Problem/Patient/Population: Infertility treatment in women.

Intervention: Nursing care based on the Theory of Human Caring.

Comparison: Controlled group of women receiving routine care.

Outcome: Increased self-efficacy, reduced infertility distress levels, and positive adjustment levels.

Type of Study/Time Element: A quantitative randomized research study conducted between May 2010 and February 2011.

General Description and Overview of Study

The study was conducted among a selected number of Turkish women with fertility problems to determine whether nursing care helps reduce distress in such women brought about by adjustment levels, depression, anxiety, and perceived self-efficacy.

Study Aims/Rationale /Purpose

The researchers sought to investigate the impacts that nursing care has on adjustment, self-efficacy, and infertility levels among women based using Watsons theory of human caring.

Study Design

The researchers employed a randomized control trial in their study. According to them, the study was a prospective, randomized controlled trial using a pretest-posttest design (Arslan-Ozkan, Okumus, & Buldukoglu, 2013, p. 1804).

Research Question (s) or Hypotheses

Arslan-Ozkan, Okumus, and Buldukoglu (2013) formulated three main hypotheses for their study. One of the hypotheses was that there would be less adjustment to infertility among the control group than in the intervention group. The other hypothesis was that in the intervention group, there would be higher perceived self-efficacy than in the control group. Their last hypothesis was that there would be higher infertility levels in the control group as compared to the intervention group.

Quality of Study

The researchers in their study made use of quality sources to validate their claims, propositions, and findings thus the quality of the study may be described as high. However, the researchers failed to carry out a comprehensive analysis of their findings and implications of the study.


Sampling Technique/Method, Sample Size, and Characteristics

The researchers conducted the clinical trial at one of the university hospital infertility centers in Antalya, Turkey.

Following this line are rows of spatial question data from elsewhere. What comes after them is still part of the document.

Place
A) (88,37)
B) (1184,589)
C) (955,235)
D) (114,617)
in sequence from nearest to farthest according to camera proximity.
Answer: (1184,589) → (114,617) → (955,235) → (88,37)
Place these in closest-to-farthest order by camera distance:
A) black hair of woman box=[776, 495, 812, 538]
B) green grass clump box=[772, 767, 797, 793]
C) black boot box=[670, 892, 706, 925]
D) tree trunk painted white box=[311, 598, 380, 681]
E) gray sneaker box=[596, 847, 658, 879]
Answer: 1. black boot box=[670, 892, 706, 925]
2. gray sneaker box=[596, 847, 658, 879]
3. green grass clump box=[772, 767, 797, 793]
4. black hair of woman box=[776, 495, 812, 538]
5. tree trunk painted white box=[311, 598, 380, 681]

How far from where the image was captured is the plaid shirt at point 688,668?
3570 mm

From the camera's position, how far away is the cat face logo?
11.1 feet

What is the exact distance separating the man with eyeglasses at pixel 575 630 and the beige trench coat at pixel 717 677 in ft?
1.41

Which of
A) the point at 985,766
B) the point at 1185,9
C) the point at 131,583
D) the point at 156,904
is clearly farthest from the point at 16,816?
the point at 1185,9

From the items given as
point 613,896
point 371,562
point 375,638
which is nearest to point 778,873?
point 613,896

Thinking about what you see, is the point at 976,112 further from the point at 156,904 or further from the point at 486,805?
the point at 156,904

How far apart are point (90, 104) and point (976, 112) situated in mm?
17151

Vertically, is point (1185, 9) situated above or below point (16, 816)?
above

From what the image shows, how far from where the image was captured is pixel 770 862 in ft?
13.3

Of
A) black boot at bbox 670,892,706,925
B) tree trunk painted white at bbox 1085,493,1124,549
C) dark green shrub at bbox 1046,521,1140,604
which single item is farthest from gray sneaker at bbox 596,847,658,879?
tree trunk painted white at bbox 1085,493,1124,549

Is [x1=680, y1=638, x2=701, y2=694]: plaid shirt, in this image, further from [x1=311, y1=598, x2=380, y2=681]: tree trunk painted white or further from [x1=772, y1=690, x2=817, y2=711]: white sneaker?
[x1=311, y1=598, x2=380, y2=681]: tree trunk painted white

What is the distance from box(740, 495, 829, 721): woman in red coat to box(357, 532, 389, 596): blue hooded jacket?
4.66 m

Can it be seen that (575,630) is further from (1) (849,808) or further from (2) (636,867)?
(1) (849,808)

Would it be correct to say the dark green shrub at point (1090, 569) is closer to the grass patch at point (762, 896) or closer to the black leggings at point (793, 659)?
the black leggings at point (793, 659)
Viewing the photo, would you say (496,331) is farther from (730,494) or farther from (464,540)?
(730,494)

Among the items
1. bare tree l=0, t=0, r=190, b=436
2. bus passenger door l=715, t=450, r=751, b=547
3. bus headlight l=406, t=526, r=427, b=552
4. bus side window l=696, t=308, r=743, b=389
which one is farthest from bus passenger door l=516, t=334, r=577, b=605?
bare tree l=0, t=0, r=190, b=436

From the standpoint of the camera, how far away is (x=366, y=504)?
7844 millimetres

They initially included 120 participants in the study but after exclusion exercise, the number was reduced to 108 53 participants in the control group and 52 in the intervention experiment group as the actual sample size. For the women to qualify as a participant in the experiment, they had to meet certain criteria: being a foreign national with less sufficiency in the Turkish language, being below the age of majority (18 years) or above 45 years of age, having been diagnosed with a chronic disease, and suffering from secondary infertility.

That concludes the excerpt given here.